▸ EXERCISE INSTRUCTIONS
Write out the material below exactly, beginning at the line that contains "In the photo, does" and ending with its last line, both ends included; write nothing else.

Scene-based reasoning records
--------------------
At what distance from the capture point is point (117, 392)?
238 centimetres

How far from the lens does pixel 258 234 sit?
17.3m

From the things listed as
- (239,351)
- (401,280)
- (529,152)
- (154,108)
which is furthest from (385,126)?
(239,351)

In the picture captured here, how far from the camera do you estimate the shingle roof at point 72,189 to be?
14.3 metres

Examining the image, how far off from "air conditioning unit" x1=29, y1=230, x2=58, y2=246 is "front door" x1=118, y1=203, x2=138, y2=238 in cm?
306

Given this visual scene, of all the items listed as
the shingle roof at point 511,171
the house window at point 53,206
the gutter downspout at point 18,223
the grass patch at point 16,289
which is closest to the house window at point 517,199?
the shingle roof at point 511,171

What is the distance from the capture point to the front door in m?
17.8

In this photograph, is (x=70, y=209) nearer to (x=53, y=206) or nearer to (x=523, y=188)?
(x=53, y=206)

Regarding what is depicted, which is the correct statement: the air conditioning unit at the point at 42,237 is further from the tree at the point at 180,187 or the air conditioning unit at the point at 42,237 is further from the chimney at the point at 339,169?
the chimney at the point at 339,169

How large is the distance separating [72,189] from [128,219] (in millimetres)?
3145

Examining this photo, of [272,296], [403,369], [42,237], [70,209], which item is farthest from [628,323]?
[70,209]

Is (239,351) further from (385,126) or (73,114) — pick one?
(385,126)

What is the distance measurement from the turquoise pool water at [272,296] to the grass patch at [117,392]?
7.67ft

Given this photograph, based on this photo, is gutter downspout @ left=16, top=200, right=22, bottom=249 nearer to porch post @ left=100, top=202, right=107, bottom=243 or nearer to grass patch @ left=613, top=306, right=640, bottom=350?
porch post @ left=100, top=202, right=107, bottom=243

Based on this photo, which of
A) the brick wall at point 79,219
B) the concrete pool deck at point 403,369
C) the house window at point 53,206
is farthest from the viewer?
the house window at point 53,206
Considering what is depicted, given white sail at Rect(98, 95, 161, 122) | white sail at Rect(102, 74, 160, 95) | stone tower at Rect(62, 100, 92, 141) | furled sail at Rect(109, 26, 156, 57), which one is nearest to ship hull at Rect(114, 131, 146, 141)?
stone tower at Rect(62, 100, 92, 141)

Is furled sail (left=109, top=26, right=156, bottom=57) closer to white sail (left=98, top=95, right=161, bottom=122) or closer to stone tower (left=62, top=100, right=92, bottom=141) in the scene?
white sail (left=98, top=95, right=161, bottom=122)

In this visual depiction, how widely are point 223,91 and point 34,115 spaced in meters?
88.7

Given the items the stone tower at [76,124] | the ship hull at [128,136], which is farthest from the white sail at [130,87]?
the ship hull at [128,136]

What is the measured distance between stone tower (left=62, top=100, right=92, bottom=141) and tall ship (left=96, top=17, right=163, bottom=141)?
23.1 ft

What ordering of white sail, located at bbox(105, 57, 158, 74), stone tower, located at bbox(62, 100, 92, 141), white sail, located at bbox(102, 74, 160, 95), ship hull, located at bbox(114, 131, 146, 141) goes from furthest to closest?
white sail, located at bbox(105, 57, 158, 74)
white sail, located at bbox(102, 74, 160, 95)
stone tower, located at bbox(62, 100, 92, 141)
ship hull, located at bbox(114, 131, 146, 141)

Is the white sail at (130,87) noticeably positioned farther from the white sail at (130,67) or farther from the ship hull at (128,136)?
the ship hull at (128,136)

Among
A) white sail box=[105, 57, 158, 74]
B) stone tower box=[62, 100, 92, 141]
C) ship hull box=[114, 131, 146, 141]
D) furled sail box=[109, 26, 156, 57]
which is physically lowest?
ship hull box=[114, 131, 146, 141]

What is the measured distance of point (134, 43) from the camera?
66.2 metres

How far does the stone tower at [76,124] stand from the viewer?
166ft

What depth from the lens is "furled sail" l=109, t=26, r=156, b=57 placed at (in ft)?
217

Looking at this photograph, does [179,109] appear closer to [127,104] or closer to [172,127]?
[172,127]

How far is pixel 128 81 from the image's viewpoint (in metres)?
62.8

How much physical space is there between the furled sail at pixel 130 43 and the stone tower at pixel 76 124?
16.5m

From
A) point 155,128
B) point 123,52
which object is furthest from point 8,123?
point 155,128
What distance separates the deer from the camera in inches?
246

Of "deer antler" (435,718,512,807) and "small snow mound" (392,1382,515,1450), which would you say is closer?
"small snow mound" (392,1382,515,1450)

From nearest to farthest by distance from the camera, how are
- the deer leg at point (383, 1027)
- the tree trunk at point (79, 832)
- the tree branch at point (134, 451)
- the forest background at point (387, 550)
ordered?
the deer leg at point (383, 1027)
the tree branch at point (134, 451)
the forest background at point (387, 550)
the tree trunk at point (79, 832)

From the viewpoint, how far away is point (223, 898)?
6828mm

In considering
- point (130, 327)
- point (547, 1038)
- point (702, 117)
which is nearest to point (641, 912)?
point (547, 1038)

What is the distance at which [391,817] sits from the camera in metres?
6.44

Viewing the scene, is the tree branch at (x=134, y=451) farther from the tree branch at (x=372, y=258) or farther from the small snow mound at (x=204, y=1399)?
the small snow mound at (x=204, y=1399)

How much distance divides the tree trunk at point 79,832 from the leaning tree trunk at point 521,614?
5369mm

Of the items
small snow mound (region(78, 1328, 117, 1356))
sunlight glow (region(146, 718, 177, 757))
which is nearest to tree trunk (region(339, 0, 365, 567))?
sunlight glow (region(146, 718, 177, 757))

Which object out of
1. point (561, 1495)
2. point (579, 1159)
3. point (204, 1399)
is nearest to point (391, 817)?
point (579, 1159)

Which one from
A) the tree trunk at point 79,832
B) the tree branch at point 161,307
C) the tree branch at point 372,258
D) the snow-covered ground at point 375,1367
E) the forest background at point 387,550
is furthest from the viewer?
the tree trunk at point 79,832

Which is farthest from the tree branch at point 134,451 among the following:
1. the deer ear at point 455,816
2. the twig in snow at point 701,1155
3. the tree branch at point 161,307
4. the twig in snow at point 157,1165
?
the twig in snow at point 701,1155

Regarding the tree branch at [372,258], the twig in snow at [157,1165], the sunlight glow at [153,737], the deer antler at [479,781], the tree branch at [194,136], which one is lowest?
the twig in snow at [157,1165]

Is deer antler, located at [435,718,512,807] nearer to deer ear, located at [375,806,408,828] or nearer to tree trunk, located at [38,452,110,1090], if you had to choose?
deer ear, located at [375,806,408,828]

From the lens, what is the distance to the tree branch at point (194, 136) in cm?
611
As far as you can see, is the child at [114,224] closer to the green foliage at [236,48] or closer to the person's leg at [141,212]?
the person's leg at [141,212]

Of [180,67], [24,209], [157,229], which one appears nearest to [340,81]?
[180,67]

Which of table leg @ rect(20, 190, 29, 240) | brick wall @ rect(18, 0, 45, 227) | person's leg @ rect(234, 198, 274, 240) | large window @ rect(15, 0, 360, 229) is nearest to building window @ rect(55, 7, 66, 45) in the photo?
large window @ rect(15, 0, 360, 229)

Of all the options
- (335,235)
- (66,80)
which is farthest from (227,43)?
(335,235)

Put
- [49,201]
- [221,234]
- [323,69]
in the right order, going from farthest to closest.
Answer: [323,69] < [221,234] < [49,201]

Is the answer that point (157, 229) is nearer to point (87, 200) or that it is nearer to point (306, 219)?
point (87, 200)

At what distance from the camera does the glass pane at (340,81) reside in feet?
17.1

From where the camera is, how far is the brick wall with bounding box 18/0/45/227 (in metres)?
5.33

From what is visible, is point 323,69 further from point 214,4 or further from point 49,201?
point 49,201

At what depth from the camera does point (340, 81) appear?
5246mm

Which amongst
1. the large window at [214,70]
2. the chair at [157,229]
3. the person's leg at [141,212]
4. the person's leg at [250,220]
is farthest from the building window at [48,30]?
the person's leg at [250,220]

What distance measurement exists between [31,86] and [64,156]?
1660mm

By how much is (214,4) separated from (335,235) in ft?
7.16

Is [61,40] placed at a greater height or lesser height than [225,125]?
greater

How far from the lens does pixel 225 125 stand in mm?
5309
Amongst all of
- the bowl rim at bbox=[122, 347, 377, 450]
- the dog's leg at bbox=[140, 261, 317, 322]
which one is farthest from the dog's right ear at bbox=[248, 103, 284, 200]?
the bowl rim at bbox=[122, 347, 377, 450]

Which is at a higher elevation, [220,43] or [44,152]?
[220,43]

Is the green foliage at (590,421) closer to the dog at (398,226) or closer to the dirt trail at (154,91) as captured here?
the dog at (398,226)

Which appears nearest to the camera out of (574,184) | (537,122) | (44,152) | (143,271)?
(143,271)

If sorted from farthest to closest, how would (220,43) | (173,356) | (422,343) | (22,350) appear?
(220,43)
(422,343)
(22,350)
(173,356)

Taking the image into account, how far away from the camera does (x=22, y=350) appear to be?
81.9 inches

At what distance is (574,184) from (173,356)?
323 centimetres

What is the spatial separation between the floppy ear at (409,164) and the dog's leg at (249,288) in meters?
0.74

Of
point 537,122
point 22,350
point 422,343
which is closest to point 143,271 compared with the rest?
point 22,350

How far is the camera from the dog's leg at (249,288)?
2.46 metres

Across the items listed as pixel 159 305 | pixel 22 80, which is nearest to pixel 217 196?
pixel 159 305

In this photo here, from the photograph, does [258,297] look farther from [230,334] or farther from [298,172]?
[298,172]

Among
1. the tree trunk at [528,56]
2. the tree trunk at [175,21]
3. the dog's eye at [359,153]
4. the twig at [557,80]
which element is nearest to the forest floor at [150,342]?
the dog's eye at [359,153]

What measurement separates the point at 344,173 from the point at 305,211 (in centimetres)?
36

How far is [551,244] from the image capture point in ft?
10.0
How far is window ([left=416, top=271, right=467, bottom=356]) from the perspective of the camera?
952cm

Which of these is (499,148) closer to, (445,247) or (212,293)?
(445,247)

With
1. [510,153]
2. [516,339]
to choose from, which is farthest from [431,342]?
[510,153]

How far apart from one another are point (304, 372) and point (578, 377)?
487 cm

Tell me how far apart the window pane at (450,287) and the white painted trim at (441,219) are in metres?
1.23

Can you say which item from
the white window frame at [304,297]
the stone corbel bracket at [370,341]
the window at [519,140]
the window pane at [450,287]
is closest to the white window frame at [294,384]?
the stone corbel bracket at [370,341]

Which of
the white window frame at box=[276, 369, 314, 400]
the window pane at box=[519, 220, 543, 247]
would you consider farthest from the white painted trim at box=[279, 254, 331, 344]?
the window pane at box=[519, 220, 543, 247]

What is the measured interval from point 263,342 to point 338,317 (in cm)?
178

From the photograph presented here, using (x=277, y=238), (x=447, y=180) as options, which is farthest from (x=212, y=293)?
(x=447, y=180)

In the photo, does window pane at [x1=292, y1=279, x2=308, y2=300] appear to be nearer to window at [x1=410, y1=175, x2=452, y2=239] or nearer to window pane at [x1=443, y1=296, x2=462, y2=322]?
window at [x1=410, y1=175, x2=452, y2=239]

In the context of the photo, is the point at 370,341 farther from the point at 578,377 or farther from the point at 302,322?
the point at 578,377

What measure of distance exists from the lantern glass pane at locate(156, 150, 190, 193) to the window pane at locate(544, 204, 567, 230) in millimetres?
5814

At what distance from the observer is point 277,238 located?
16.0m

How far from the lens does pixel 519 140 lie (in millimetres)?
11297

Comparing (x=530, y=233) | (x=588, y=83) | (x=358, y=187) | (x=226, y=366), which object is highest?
--------------------
▸ FULL ANSWER
In the photo, does window pane at [x1=292, y1=279, x2=308, y2=300] appear to be nearer to window at [x1=410, y1=175, x2=452, y2=239] or nearer to window pane at [x1=443, y1=296, x2=462, y2=322]?
window at [x1=410, y1=175, x2=452, y2=239]

In the context of the photo, is the point at 370,341 farther from the point at 578,377 or farther from the point at 302,322?
the point at 578,377

What measure of distance exists from the lantern glass pane at locate(156, 150, 190, 193) to the window pane at locate(544, 204, 567, 230) in millimetres?
5814

At what distance from the observer is point 277,238 located?
16.0m

How far from the lens does pixel 519 140 lie (in millimetres)?
11297

Comparing (x=530, y=233) | (x=588, y=83) | (x=358, y=187) | (x=226, y=366), which object is highest?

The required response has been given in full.